*** EXERCISE TEXT Section Begins ***

Anti-inflammatory medications have been widely tested to diminish aging-related degenerative pathologies, such as neurodegenerative pathologies, and to extend healthy lifespan in animal models.34 But also pro-inflammatory effects have been shown to be important for tissue regeneration.35

  1. Cross-link breakers

Diverse means are being developed to dissolve macro-molecular (cross-linked) aggregates that “clog” cell machinery. Some approaches include stimulation of cell autophagy that can help remove such aggregates (e.g. by introducing Beclin protein). Various “AGE-breakers” are being developed. These are, as a rule, small molecules capable of breaking “Advanced Glycation Endproducts (AGE)” that are chiefly responsible for the formation of macromolecular aggregates (such as glucosepane, one of the most common forms of cross-linked AGE products in collagen). Some of the therapeutic means against cross-linked aggregates include chelators (removing the metal ions that are important for the formation of the cross-links), enzymatic clearance (oxidoreductive depolymerization of the aggregates by enzymes), immunoclearance (using immune mechanisms, e.g. antibodies, to remove the aggregates), etc.36,37 Yet, it needs to be noted that macromolecular aggregates, in certain amounts and under certain circumstances, may have a necessary function in the body too.38 Removing too much of them and in wrong places may do more damage than good.

*** EXERCISE TEXT Section Ends ***

WHAT TO DO
In the text on cross-link breakers, please name the form of cross-linked AGE product that it calls one of the most common in collagen. You will not need the rows in this exercise.

*** EXTRACTED MATERIAL Section Begins ***

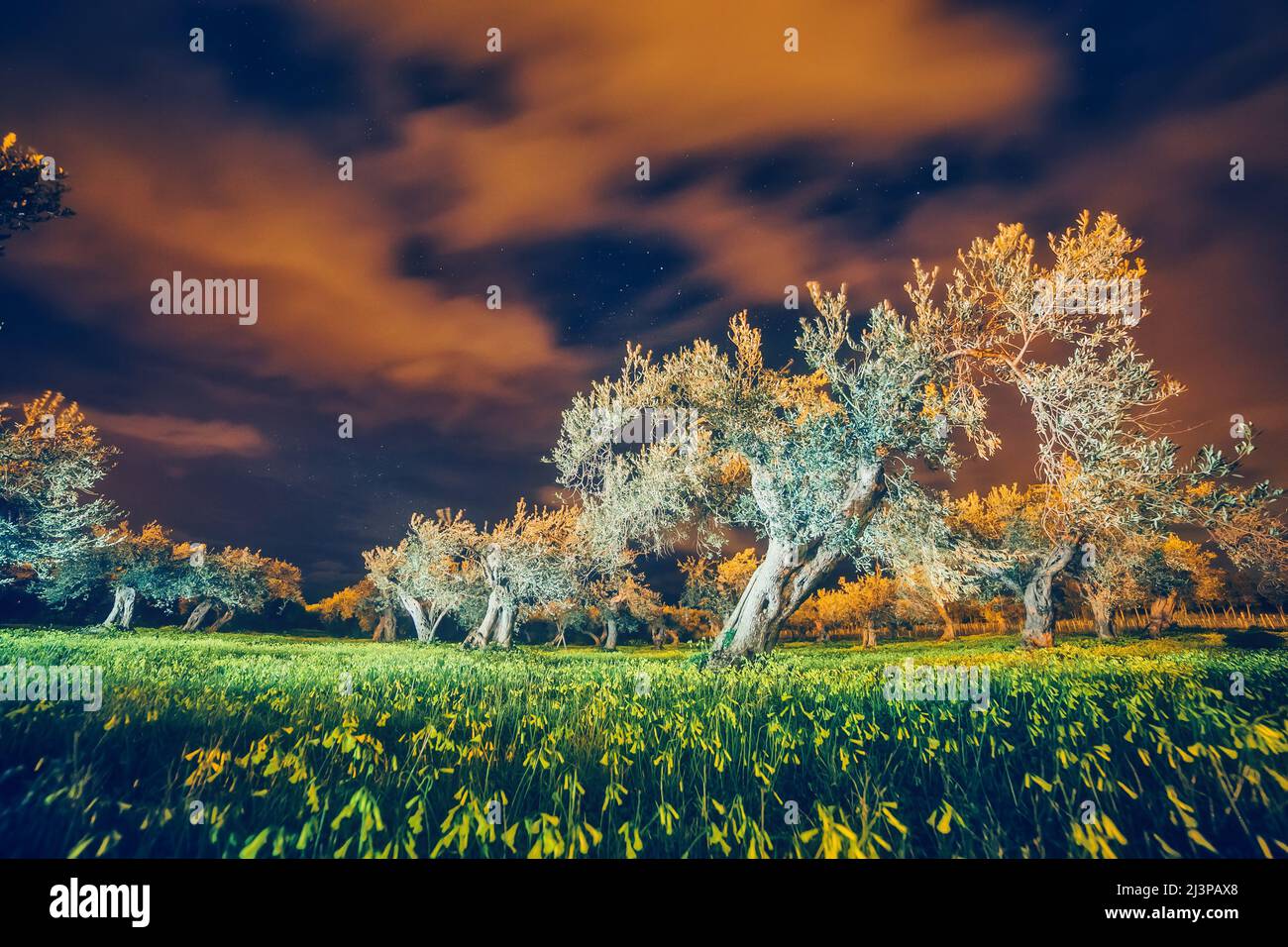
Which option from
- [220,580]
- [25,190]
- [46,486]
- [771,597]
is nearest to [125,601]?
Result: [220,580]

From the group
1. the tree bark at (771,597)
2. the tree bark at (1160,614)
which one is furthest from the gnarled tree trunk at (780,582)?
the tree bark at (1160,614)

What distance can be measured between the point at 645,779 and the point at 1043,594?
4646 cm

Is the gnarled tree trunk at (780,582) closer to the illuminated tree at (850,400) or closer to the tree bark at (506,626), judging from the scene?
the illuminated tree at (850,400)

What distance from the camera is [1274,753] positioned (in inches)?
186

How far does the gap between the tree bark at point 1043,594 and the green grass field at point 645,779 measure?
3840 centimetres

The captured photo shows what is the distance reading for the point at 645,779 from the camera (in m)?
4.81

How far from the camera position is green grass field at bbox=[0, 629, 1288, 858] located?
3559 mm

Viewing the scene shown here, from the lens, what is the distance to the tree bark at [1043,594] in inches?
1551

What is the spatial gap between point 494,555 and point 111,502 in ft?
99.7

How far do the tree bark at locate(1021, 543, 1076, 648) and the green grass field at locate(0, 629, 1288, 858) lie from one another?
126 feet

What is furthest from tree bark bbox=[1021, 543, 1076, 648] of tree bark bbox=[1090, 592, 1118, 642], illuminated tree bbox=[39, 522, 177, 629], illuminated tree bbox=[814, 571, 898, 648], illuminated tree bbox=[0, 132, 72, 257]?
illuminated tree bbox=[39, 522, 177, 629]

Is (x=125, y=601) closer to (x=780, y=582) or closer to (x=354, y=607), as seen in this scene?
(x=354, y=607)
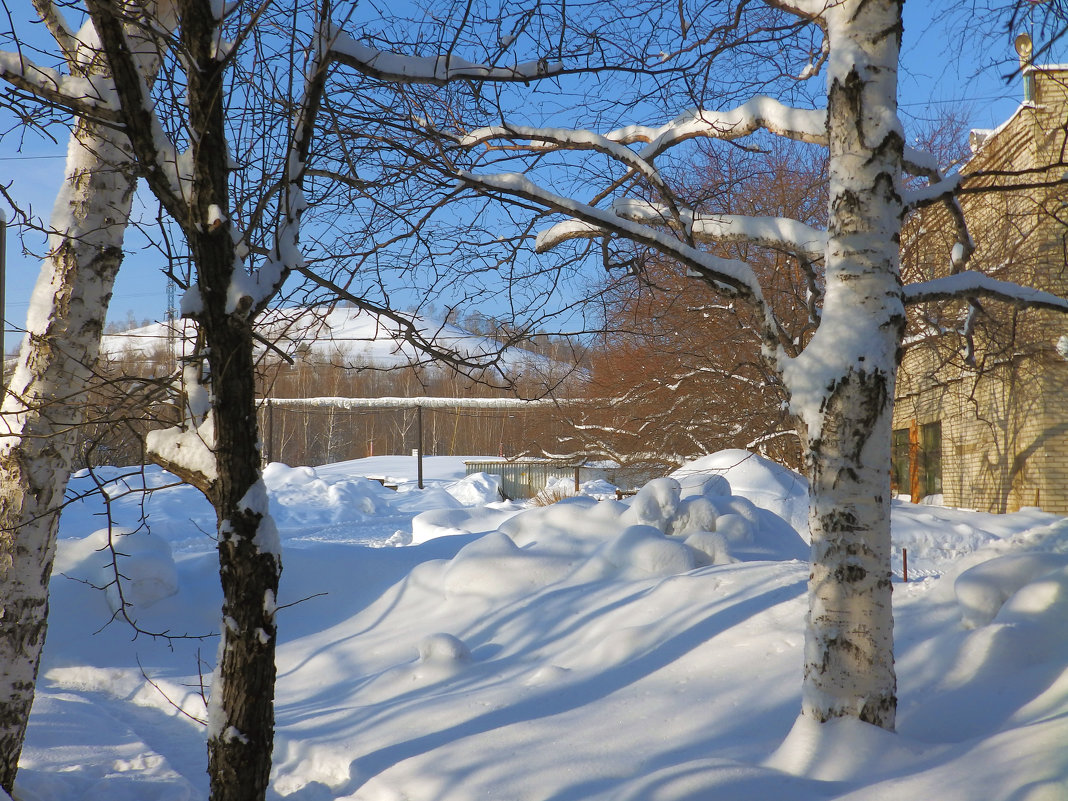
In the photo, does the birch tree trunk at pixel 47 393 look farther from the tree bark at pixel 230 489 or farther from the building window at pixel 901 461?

*** EXTRACTED MATERIAL Section Ends ***

EXERCISE OUTPUT
Glucosepane.